Pivotal role in split Congress

But now, with Republicans controlling the House and Democrats in charge of the Senate, more power is likely to rest with the small band of lawmakers who negotiate the final product.

Moreover, in a narrowly divided Congress, where the defection of a few members can determine the outcome of a vote, conference committees may become critical tools for the leadership to block legislation it can't defeat on the floor.

"With the houses split, what comes out of the two houses is going to be significantly different, more so than if they were both controlled by one or the other party," says Barbara Sinclair, a political scientist at the University of California at Los Angeles. And when the bills are that different, the conference committee has "much more room for discretion. Also much more room, probably, for making everybody in their home chambers mad."

The education conference began meeting last week and is proceeding on an accelerated schedule, though it appears unlikely to conclude before the August recess. The Senate also recently named conferees for an upcoming conference on bankruptcy legislation.

However, this kind of activity is relatively new for the 107th Congress. Before the Democrats gained control of the Senate, the Republican leadership controlling both houses had little use for conference committees.

For example, the final compromise on the president's tax cut was largely worked out by just four key lawmakers who were a fraction of the official committee: Sens. Charles Grassley (R), Max Baucus (D), and John Breaux (D), and Rep. Bill Thomas (R).

Although Rep. Charles Rangel (D) of New York was technically appointed as a tax-cut conferee, he was not included in any of the negotiations that took place - though that didn't stop him from showing up one night.

"Nobody had told him he wasn't invited, so he went down there," says Rep. Rangel's spokesman Dan Maffei. "They made it clear that he was not welcome."

Unofficial deal-making

Under a 1975 "sunshine law," conference committee meetings are supposed to be open. But in practice, say those familiar with the process, this can make it almost impossible for lawmakers to reach an agreement.

"In essence, these folks [would] have to sit up there in front of their friends, and their allies in the lobbying community, and ... retreat from those things they promised they would never, ever give up," says Professor Sinclair.

As a result, conferees wind up doing a great deal of their negotiating unofficially and behind closed doors. Often, it's the staff, rather than the members, who conduct the bulk of the meetings and act as the primary go-betweens. "By the time there is an open meeting, all the deals have been cut," says Sinclair.
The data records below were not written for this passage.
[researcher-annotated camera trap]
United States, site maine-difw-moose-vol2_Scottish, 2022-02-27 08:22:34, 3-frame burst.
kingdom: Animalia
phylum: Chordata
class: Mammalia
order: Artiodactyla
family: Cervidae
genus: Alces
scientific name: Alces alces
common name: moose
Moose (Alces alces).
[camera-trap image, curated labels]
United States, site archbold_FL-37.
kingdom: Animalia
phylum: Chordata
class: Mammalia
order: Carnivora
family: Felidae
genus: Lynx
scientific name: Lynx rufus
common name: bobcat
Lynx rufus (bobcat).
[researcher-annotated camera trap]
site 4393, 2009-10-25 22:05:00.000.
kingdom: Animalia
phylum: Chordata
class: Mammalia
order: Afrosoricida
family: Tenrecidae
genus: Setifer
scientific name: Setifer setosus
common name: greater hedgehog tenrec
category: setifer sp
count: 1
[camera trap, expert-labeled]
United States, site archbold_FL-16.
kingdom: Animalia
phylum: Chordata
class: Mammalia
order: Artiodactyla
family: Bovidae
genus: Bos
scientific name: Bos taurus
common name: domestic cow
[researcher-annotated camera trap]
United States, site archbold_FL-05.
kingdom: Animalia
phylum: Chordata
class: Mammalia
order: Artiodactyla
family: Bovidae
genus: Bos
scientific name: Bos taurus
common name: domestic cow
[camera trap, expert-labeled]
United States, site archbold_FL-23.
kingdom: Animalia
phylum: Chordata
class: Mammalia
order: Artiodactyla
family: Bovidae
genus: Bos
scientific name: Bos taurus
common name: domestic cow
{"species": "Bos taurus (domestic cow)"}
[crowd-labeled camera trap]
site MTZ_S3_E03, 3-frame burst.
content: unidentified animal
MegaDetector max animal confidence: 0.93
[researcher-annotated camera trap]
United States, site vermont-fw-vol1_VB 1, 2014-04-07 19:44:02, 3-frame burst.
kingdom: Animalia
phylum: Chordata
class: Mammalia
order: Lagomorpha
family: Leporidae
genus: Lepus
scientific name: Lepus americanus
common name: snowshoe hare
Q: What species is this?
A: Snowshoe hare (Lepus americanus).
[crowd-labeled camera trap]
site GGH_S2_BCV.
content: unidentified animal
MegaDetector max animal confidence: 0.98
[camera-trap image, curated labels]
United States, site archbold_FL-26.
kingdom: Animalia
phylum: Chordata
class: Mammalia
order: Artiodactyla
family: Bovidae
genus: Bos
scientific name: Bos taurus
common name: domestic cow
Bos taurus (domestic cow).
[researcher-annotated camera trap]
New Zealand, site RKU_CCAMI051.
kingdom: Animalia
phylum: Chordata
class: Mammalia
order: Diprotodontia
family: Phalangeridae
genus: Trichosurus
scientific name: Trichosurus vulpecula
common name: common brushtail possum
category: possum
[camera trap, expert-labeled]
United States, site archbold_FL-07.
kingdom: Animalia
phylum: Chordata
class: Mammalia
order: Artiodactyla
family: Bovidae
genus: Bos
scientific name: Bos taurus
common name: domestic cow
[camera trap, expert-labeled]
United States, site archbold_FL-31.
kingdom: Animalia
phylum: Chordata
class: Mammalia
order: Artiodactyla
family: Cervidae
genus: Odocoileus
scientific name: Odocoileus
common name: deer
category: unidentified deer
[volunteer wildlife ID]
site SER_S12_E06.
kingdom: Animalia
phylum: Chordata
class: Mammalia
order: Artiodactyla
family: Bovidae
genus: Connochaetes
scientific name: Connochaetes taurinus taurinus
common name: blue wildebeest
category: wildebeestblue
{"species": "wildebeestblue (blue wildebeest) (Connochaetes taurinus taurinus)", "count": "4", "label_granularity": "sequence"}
Since the education conference committee had its first official meeting last week, staff meetings have been taking place "almost daily," says Dave Schnittger, an aide to Rep. John Boehmer (R) of Ohio, chairman of the conference.

"On a bill this size, you're going to see 80 to 90 percent of the meetings taking place at the staff level," he says, with lawmakers being brought in "either when there are agreements to be ratified or thorny issues that are in need of a breakthrough."

Sen. Edward Kennedy (D) of Massachusetts, the chief Senate negotiator, says he expects to hold an official meeting some time next week to ratify certain agreements.

The main sticking points conferees will need to work out have to do with questions of accountability and flexibility.

The House bill would hold schools to tougher standards than the Senate version, by requiring that they demonstrate not only progress among students overall, but progress in closing the achievement gap between minorities and disadvantaged children and their peers. Critics argue that this standard will doom many schools to failure.

The House bill also would give schools more flexibility in how they use federal funds than would the Senate version.

Another striking difference between the bills is cost. While the House bill calls for $23 billion in education spending next year, the Senate bill would require more than $41 billion.

But in the end, this difference may not be all that difficult to resolve, says Mr. Schnittger. "On an issue like that - and I'm not saying this is what's going to happen, by any means - you can always just split the difference," he says.

"Pick the number in the middle, and there's your compromise."